* _Text_

## Start

# I found the rainbow and the pot of gold!



## Sonder (May 9, 2020)

Well today I headed east to fish two different bodies of water. The first stream I would fish I have not fished this stream in 15 years. I get and understand that all bodies of water change all the time. I understand that rivers, streams, and all other bodies of water face challenges from mother nature. Mother nature still wows me with her power and strength. As you can see in the satellite photos the main river channel has changed and I know the beavers who used to live there are not happy!



















Lol The first photo is from 2006 and the second is from 2019. I have been using aerial photos to find fishing locations since good ole Terraserver.com came out in 1997. Its an amazing tool. You can use Google Earth Pro and here is a hint you can use the archived photos in the sliding bar to see the same ground in the winter “when the leaves are mostly gone and that's unless they are conifers and your gonna struggle”.

I use a Garmin 64sx and the Campsite (Garmin program). I use Google Earth Pro to plot out points and them upload them to my Garmin. This way I know how far I have gone and when I have to do any type of mountaineering (minus the glaciers lol) I have the ability to do so.









I want to talk about staying hydrated while one is out there. I walk between 3-7 miles a trip and I cant stress enough about drinking water while one is out there humping around on their fave bodies of water.

If your urine is not clear my friend your not drinking enough water period. If your not urinating to the point its annoying your not drinking enough water. My back pack which is an Osprey Atmos 35 has a compartment for a 70 oz water bladder.

## End

* _Recorded data_

## Start

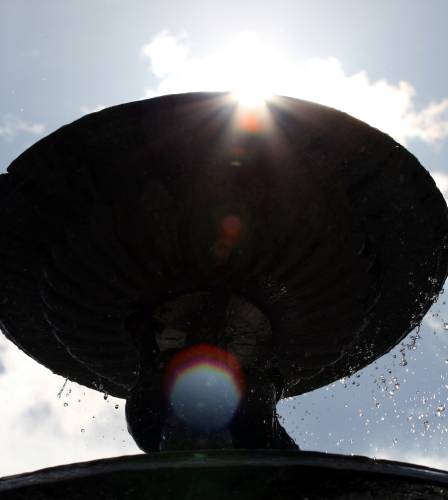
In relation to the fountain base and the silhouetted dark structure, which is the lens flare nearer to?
the silhouetted dark structure

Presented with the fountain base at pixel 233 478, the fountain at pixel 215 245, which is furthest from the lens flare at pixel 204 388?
the fountain base at pixel 233 478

## End

* _What you will do_
• A. In the fishing post, what size water bladder fits in the compartment of the Osprey Atmos 35 backpack?
• B. Copy out the part of the fishing post from "# I found the" to "are not happy!".

* _Final results_
• A. A 70 oz water bladder.

• B.
# I found the rainbow and the pot of gold!



## Sonder (May 9, 2020)

Well today I headed east to fish two different bodies of water. The first stream I would fish I have not fished this stream in 15 years. I get and understand that all bodies of water change all the time. I understand that rivers, streams, and all other bodies of water face challenges from mother nature. Mother nature still wows me with her power and strength. As you can see in the satellite photos the main river channel has changed and I know the beavers who used to live there are not happy!